**BRIEF 1**
Reproduce word for word the stretch of the chicken nugget discussion from "And there's absolutely" through "https://www.mcdonalds.com/gb/en-gb/product/chicken-mcnuggets...".
**BRIEF 2**
In the chicken nugget discussion, what share of UK McNuggets is said to be meat?

**DOCUMENT TEXT**
####################
Try making nuggets from scratch. It’s so good and easy to do. Chicken tenders from breast meat. Egg seasoned with salt, pepper. Dunk into seasoned breading. Dunk into egg again and back to the breading. Pan fry. Yummy.

Chicken tenders are chicken tenders, not nuggets.

And there's absolutely nothing wrong with nuggets. Nobody criticizes Italian meatballs, which are ground-up beef in balls. But then for some reason ground-up chicken in a different shape isn't "real chicken"?!

  • You’ll find the “ground chicken” in a typical industrially produced chicken nugget to be quite different than the ground meat found in a traditional Italian meatball.

    • correct, the "ground chicken" is much less wasteful and a more cost effective way to feed the masses with a reduced environmental impact

    • McNuggets are 45% meat (specifically: Chicken Breast Meat) -- at least they are in the UK, where they have to give out this information. Presumably the US recipe is at least similar.

      https://www.mcdonalds.com/gb/en-gb/product/chicken-mcnuggets...
####################
**MATERIAL SHOWN**

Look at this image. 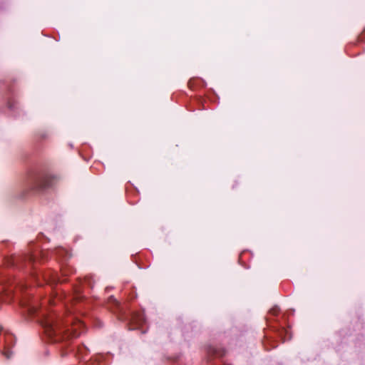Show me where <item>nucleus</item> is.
Listing matches in <instances>:
<instances>
[{"label": "nucleus", "mask_w": 365, "mask_h": 365, "mask_svg": "<svg viewBox=\"0 0 365 365\" xmlns=\"http://www.w3.org/2000/svg\"><path fill=\"white\" fill-rule=\"evenodd\" d=\"M365 30L358 36L359 41H365Z\"/></svg>", "instance_id": "f257e3e1"}]
</instances>
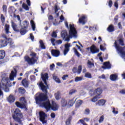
####################
**TASK OUTPUT 1**
And there's absolutely nothing wrong with nuggets. Nobody criticizes Italian meatballs, which are ground-up beef in balls. But then for some reason ground-up chicken in a different shape isn't "real chicken"?!

  • You’ll find the “ground chicken” in a typical industrially produced chicken nugget to be quite different than the ground meat found in a traditional Italian meatball.

    • correct, the "ground chicken" is much less wasteful and a more cost effective way to feed the masses with a reduced environmental impact

    • McNuggets are 45% meat (specifically: Chicken Breast Meat) -- at least they are in the UK, where they have to give out this information. Presumably the US recipe is at least similar.

      https://www.mcdonalds.com/gb/en-gb/product/chicken-mcnuggets...

**TASK OUTPUT 2**
45%, specifically chicken breast meat.